● Written task
Update the records starting at the line that contains "How far is the grass" and stopping after the line that contains "27.2 meters", changing "grass" to "lawn" and leaving everything else as it is. Return only those lines.

● Record excerpts
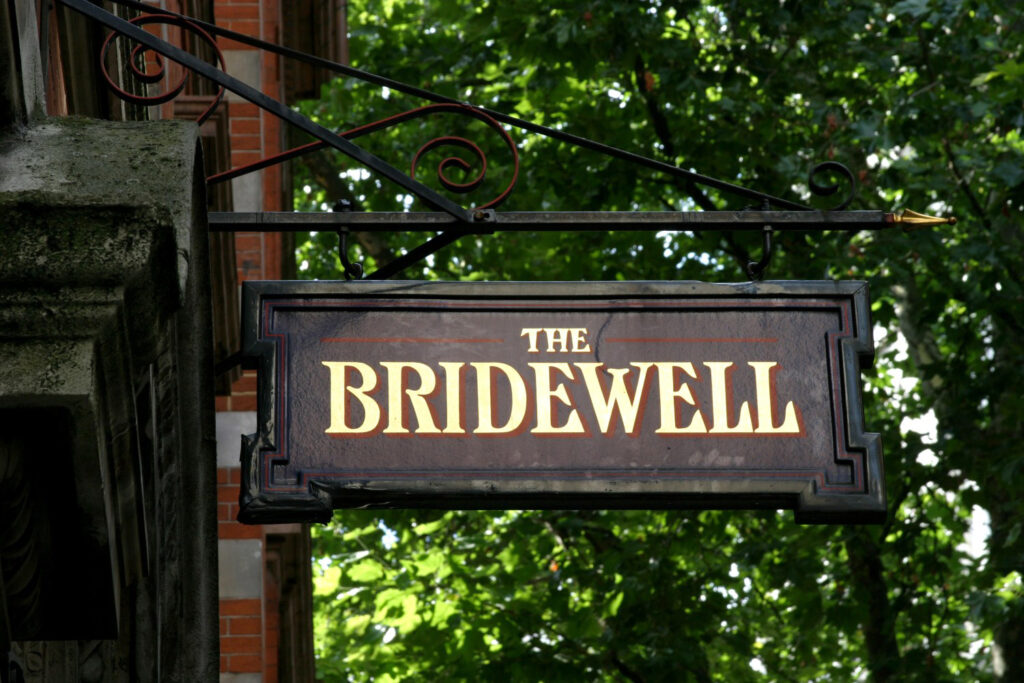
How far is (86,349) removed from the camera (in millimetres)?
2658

--

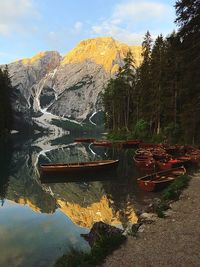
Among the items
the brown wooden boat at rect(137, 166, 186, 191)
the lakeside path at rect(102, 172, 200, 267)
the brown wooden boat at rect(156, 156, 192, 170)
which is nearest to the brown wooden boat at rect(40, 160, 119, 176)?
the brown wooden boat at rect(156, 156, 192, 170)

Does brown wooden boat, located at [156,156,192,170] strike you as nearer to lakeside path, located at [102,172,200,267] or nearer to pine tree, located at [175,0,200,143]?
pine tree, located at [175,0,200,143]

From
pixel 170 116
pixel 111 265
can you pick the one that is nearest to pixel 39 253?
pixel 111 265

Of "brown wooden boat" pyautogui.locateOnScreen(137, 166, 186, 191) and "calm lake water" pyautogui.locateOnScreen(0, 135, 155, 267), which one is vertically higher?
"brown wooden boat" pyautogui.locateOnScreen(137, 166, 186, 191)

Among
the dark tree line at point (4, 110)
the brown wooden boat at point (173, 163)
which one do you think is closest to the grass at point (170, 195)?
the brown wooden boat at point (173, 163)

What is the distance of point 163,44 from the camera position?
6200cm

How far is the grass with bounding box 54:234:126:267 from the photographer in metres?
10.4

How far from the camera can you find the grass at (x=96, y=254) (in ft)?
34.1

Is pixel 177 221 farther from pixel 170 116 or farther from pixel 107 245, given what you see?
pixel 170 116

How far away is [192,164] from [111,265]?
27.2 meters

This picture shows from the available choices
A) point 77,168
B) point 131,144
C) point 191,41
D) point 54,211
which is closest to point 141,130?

--

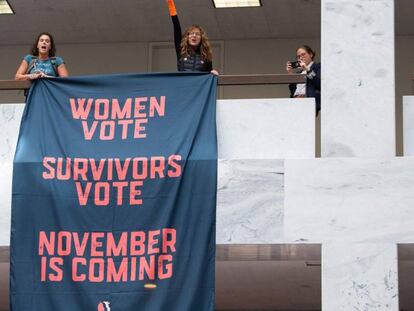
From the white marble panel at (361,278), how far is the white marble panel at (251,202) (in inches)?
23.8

● Task output
How far is the lawn with bounding box 54:234:126:267 from the photographer in metres?
10.4

How far from the camera can you find the lawn at (x=96, y=254) (in ft)?
34.1

Is pixel 177 221 farther from pixel 170 116 or farther from pixel 107 245, given what you see?
pixel 170 116

How far away is [192,164] from [111,265]?
27.2 meters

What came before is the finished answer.